Closed danobot closed 3 months ago
Transcribro already does this. What makes you think it doesn't?
It transcribes as soon as end of speech is detected: https://github.com/soupslurpr/Transcribro/blob/fbcb5fb3042d6b223fed90e1b462514bc7abc676/app/src/main/kotlin/dev/soupslurpr/transcribro/recognitionservice/MainRecognitionService.kt#L359
My solution can clip out empty audio chunks and reduce the size of the recording sent to the model. This may improve performance
The VAD is set to trigger "end" after 3 seconds of no speech. Silence shorter than that must be kept to keep proper punctuation such as commas instead of periods.
no worries
I will run with my own fork for now. I will rename the project, remove any references to Transcribro to avoid confusion and link back to this project with proper credits in the read me file. Let me know if there is anything else I should do
Alright. To properly attribute Transcribro's source code license you can add it to the Credits screen and keep the original license in the root of the project (the file can be renamed to something like LICENSE.Transcribro.txt).
This isn't legal advice and is only for educational purposes.

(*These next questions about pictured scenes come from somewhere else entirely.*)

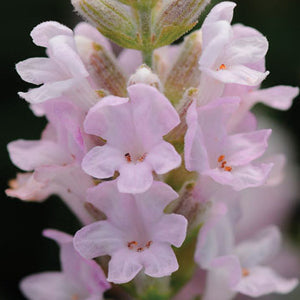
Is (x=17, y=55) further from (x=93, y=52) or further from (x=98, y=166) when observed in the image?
(x=98, y=166)

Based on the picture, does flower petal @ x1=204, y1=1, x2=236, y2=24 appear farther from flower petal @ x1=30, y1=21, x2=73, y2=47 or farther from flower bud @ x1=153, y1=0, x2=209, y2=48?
flower petal @ x1=30, y1=21, x2=73, y2=47

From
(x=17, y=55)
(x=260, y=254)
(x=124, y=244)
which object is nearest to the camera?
(x=124, y=244)

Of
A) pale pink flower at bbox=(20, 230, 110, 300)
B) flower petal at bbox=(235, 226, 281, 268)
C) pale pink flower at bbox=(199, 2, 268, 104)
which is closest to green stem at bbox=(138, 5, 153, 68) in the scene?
pale pink flower at bbox=(199, 2, 268, 104)

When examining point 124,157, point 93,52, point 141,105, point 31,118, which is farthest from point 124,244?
point 31,118

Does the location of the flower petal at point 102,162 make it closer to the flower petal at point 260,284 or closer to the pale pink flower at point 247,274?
the pale pink flower at point 247,274

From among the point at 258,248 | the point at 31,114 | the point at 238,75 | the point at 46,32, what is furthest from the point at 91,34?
the point at 31,114
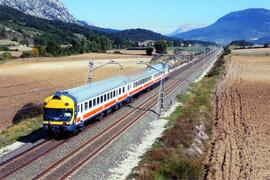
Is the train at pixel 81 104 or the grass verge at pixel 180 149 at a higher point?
the train at pixel 81 104

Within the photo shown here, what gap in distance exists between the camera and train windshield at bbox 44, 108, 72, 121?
2852 cm

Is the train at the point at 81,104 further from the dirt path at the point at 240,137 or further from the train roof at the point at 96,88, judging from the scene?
the dirt path at the point at 240,137

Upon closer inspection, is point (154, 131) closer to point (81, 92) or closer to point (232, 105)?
point (81, 92)

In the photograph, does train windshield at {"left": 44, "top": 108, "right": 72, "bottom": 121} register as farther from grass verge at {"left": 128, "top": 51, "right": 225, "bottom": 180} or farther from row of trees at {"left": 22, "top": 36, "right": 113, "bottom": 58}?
row of trees at {"left": 22, "top": 36, "right": 113, "bottom": 58}

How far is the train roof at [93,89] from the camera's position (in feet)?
101

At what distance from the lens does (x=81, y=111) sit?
1198 inches

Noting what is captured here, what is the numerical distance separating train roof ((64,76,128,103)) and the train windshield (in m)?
1.55

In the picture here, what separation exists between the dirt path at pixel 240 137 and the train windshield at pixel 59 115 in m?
9.97

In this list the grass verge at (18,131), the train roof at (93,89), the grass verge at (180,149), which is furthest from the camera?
the train roof at (93,89)

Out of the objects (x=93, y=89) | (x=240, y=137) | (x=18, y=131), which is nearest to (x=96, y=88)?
(x=93, y=89)

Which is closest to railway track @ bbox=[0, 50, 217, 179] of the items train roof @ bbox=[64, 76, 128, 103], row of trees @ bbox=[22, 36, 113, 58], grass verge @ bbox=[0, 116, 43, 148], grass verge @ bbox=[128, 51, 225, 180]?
grass verge @ bbox=[0, 116, 43, 148]

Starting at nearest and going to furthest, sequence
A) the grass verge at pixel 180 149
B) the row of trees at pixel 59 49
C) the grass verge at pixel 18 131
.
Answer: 1. the grass verge at pixel 180 149
2. the grass verge at pixel 18 131
3. the row of trees at pixel 59 49

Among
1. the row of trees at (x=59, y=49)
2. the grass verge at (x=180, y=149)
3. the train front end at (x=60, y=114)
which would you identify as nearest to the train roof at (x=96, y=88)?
the train front end at (x=60, y=114)

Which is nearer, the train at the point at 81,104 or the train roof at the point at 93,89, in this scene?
the train at the point at 81,104
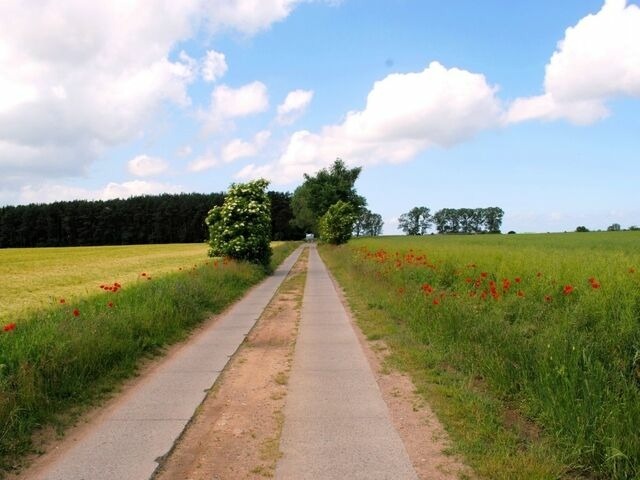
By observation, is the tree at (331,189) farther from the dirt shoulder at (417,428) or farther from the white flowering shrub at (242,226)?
the dirt shoulder at (417,428)

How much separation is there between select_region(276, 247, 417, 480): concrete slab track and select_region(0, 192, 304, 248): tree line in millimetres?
93284

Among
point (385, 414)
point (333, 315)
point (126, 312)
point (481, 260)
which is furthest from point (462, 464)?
point (481, 260)

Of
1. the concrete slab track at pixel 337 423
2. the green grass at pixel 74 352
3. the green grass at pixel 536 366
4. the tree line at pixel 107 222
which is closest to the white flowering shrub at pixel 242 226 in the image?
the green grass at pixel 74 352

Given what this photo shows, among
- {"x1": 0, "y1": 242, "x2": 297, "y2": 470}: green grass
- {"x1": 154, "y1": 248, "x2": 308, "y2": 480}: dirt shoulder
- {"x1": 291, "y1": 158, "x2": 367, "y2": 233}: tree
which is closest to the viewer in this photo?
{"x1": 154, "y1": 248, "x2": 308, "y2": 480}: dirt shoulder

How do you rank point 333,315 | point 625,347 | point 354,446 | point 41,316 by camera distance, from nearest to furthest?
1. point 354,446
2. point 625,347
3. point 41,316
4. point 333,315

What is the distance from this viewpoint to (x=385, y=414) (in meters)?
5.17

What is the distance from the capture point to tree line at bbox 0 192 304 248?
100625 millimetres

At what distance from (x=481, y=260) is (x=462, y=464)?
9371 millimetres

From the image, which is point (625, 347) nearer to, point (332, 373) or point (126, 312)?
point (332, 373)

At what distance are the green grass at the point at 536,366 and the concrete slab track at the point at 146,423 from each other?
8.35ft

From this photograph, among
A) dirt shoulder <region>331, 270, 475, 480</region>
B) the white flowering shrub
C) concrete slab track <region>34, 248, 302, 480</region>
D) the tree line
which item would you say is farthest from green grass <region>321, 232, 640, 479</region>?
the tree line

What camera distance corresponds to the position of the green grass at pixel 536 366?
3.84 metres

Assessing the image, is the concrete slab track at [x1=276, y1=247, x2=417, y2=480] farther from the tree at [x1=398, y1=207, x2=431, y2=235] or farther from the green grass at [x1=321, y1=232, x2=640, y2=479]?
the tree at [x1=398, y1=207, x2=431, y2=235]

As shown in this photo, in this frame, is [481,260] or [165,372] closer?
[165,372]
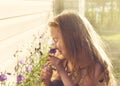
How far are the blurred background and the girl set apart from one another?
812 mm

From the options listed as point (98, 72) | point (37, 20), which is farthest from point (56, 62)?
point (37, 20)

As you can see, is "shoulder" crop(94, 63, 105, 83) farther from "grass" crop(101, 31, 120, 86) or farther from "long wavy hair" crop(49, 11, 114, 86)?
"grass" crop(101, 31, 120, 86)

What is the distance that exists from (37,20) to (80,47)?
3.05 metres

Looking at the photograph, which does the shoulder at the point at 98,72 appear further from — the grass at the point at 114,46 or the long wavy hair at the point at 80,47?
the grass at the point at 114,46

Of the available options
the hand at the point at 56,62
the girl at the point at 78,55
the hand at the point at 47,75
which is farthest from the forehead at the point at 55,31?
the hand at the point at 47,75

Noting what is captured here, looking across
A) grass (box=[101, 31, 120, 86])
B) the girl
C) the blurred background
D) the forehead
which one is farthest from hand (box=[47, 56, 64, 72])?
grass (box=[101, 31, 120, 86])

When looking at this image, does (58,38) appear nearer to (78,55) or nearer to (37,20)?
(78,55)

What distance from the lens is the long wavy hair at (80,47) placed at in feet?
8.75

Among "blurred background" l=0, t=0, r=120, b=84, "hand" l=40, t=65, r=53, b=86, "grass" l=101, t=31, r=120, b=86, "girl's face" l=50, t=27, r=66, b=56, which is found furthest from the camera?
"grass" l=101, t=31, r=120, b=86

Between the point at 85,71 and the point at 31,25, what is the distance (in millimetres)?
2491

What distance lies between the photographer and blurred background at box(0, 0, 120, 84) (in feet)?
11.7

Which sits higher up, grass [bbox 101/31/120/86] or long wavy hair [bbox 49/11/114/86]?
long wavy hair [bbox 49/11/114/86]

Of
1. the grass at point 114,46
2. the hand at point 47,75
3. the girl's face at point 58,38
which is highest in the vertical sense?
the girl's face at point 58,38

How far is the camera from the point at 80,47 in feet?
8.82
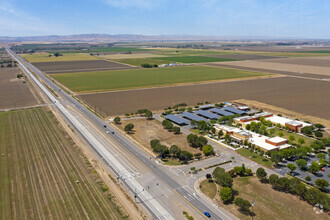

ok will do, thanks for developing this great project
Would you be interested in merging an improvement to the way audio is recorded, voice activity analysed and queued for transcription? Current state: recording started when VAD is detected and stopped when VAD ends new state: each audio chunk (~300ms) is analysed for voice activity, if it contains speech it is added to a recording. Once a specified number of silent chunks are detected, the recording is added to a audio processing queue. Separate thread processes queue items and performs transcription. This allows for shorter recordings as we can effectively filter out silent audio chunks and only send audio that contains actual speech to be transcribed. It also decouples recording from transcribing, increasing reliability.